Excerpt provided START
Hi Jessica, welcome back! Basically you can consider the 0.025/0.05 patches as equivalent to the 0.25/0.5 Divigel packets, meaning that the 0.25 mg packet of gel daily would be providing about the same amount of estradiol over 24 hours as a 0.025 mg patch applied twice weekly (or weekly in some brands). In the studies that I have read, they seem to lead to roughly the same blood levels. There is quite a bit of variability, however, depending on the person, as well as where the gel or the patch is applied. 100 mg progesterone would be sufficient for either the 0.25 or 0.5 gel regimen. I hope this is helpful. Sandra
Thanks for this article. When I supplement whatever remains of my natural hormones in perimenopause with estrogen even with Very Small doses of prescription estrogen (topical) I get breast tenderness, supposedly a symptom of estrogen excess, and a bit painful. It stops if I stop the prescription hormones. Meanwhile even on hormones (it is a very low dose) I get hot flashes, supposedly a symptom of estrogen lack. Since I am missing periods a lack seems far more likely, but I don’t even know anymore if I have too much estrogen or too little. Just that I suffer symptoms and symptoms from the hormones I take to try to deal with my symptoms. I do work with a gyno, I’m not self-prescribing off internet advice.
I may just not be cut out for HRT for whatever reason, dense breasts maybe, however maybe it’s just too soon, and I need to reconsider the whole thing when I am sure I am menopausal after 12 months of no periods, as hormones may just be wildly unstable until then.
I’m a bit bummed if I can never take HRT, as I started perimenopause a few months after my 43 birthday with endless bleeding (like bleeding for a month straight or more) and crazy genital itching (it was not a yeast infection), and had hot flashes a few months before 45, so I’m almost certainly going to be a few years early to menopause, and I figured taking HRT until AT LEAST 51-52 (normal age of menopause). And then maybe an additional 5 years after (the 5 year low risk category) makes sense.
Excerpt provided END
Supplied material START
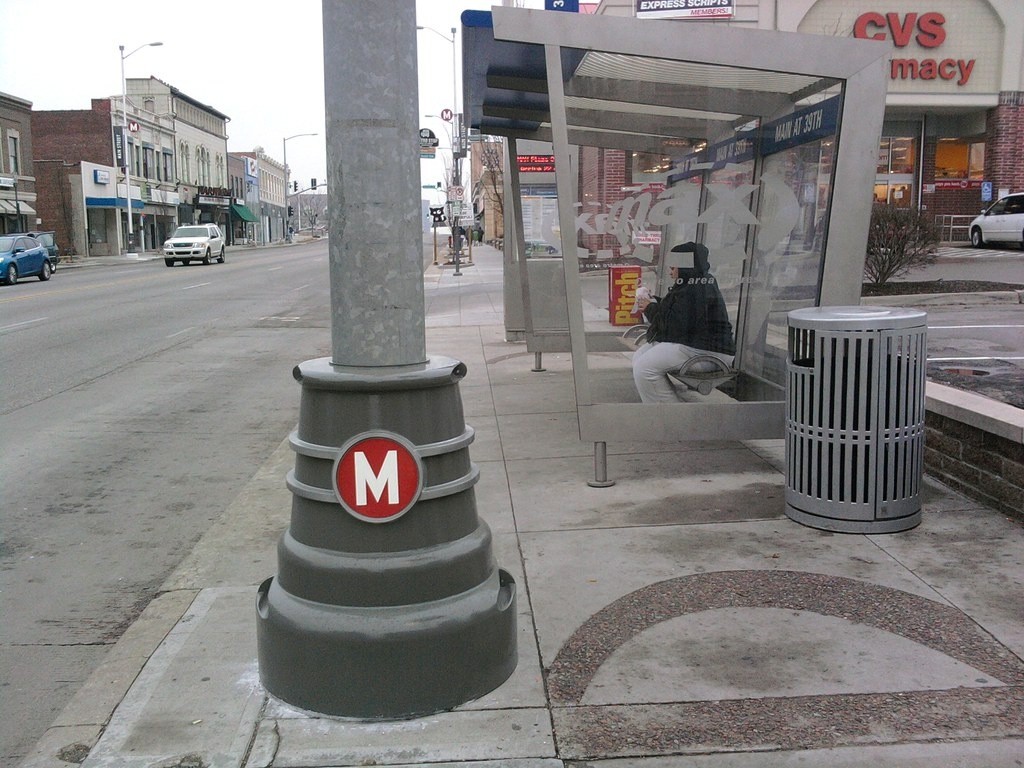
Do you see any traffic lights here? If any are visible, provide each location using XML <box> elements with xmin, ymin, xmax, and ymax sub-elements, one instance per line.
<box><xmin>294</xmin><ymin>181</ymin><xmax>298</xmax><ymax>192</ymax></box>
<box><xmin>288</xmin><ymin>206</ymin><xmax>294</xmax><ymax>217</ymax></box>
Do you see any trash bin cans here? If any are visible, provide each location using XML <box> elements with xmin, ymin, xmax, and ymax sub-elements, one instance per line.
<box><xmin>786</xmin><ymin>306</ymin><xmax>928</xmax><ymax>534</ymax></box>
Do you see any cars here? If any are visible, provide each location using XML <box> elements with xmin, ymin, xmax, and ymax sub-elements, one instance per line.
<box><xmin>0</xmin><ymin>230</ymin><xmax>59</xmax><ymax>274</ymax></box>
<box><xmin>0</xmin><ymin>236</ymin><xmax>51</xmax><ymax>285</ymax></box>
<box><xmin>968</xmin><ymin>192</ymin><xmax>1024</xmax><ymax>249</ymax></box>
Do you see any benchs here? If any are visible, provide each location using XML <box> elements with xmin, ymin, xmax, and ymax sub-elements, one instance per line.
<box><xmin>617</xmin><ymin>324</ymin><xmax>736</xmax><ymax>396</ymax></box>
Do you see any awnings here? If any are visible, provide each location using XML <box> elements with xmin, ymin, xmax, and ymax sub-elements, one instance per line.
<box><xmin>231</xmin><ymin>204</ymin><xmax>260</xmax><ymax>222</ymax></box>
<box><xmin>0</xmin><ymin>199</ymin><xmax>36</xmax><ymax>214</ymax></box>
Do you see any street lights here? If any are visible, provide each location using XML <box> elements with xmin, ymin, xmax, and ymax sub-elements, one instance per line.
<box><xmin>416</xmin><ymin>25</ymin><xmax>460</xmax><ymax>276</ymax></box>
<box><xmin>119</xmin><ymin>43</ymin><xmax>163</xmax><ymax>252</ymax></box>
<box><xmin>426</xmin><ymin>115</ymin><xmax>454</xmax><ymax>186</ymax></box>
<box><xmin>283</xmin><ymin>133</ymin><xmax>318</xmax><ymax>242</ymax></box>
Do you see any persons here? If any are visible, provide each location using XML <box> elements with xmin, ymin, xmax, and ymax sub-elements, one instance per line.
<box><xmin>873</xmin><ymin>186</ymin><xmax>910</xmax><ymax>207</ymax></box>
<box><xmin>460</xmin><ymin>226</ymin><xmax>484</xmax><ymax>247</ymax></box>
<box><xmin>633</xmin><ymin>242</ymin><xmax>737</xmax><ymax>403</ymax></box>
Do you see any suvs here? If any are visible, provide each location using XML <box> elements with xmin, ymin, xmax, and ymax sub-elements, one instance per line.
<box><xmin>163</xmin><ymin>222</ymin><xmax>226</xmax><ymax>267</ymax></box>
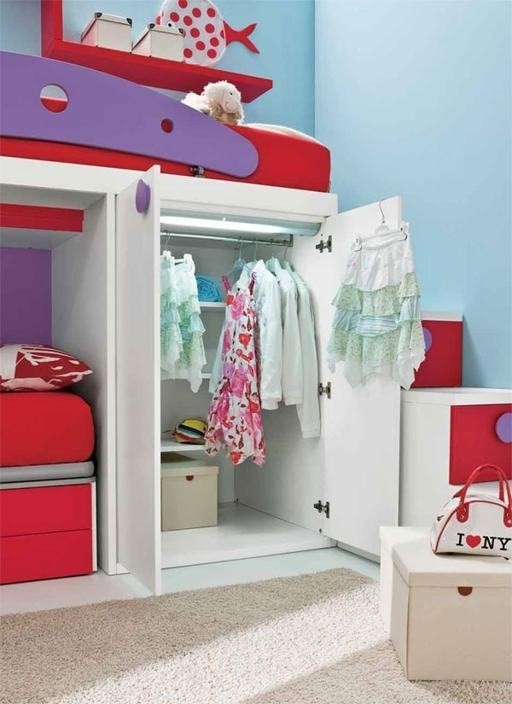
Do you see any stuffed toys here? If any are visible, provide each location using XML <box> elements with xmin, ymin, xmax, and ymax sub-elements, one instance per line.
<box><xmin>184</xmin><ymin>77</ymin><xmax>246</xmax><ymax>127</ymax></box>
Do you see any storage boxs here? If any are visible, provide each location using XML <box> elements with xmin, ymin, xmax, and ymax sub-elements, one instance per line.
Supplied material END
> _Questions on the material_:
a) Print the part of the hormone therapy comments starting with "I may just not" and going on through "category) makes sense.".
b) In the hormone therapy comments, how much progesterone does Sandra say would be enough for either the 0.25 or 0.5 gel regimen?
c) Go on with the hormone therapy comments from the point where they stop.
The items aren't needed for this work.

> _Answers for this exercise_:
a)
I may just not be cut out for HRT for whatever reason, dense breasts maybe, however maybe it’s just too soon, and I need to reconsider the whole thing when I am sure I am menopausal after 12 months of no periods, as hormones may just be wildly unstable until then.
I’m a bit bummed if I can never take HRT, as I started perimenopause a few months after my 43 birthday with endless bleeding (like bleeding for a month straight or more) and crazy genital itching (it was not a yeast infection), and had hot flashes a few months before 45, so I’m almost certainly going to be a few years early to menopause, and I figured taking HRT until AT LEAST 51-52 (normal age of menopause). And then maybe an additional 5 years after (the 5 year low risk category) makes sense.

b) 100 mg

c)
Hello again Jessica. I’m sorry about your situation. It is estimated that 10 to 20% of women do have fairly significant problems with hormone-related breast pain. And as you have expressed, this makes management with HRT a problem. I wish we knew why some women experience more breast pain with hormones than others. I haven’t come across a clear explanation for this, but likely has a lot to do with genetics.
It is important that women be evaluated by their doctors to make sure nothing else but a sensitivity to hormones is causing pain.
There may be some light at the end of the tunnel for you. A lot of research is being done with SERMs and the search is on for a SERM that blocks estrogen’s effects on the breasts. By doing this, women will get the benefits of estrogen without the negative effects. The only one on the market now along these lines is Duavee. This contains a SERM called bazedoxifene and an estrogen, which is basically a medium dose of Premarin. Because it is taken orally, women will have an increased risk of blood clots with this drug. Bazedoxifene by itself, which women could conceivably take with a transdermal estrogen, is not available in the U.S. at this time.
Also, you are probably aware that low-dose vaginal estrogen, like Vagifem suppositories, can help vaginal symptoms and are not supposed to get into the blood stream to any degree, and shouldn’t affect the breasts.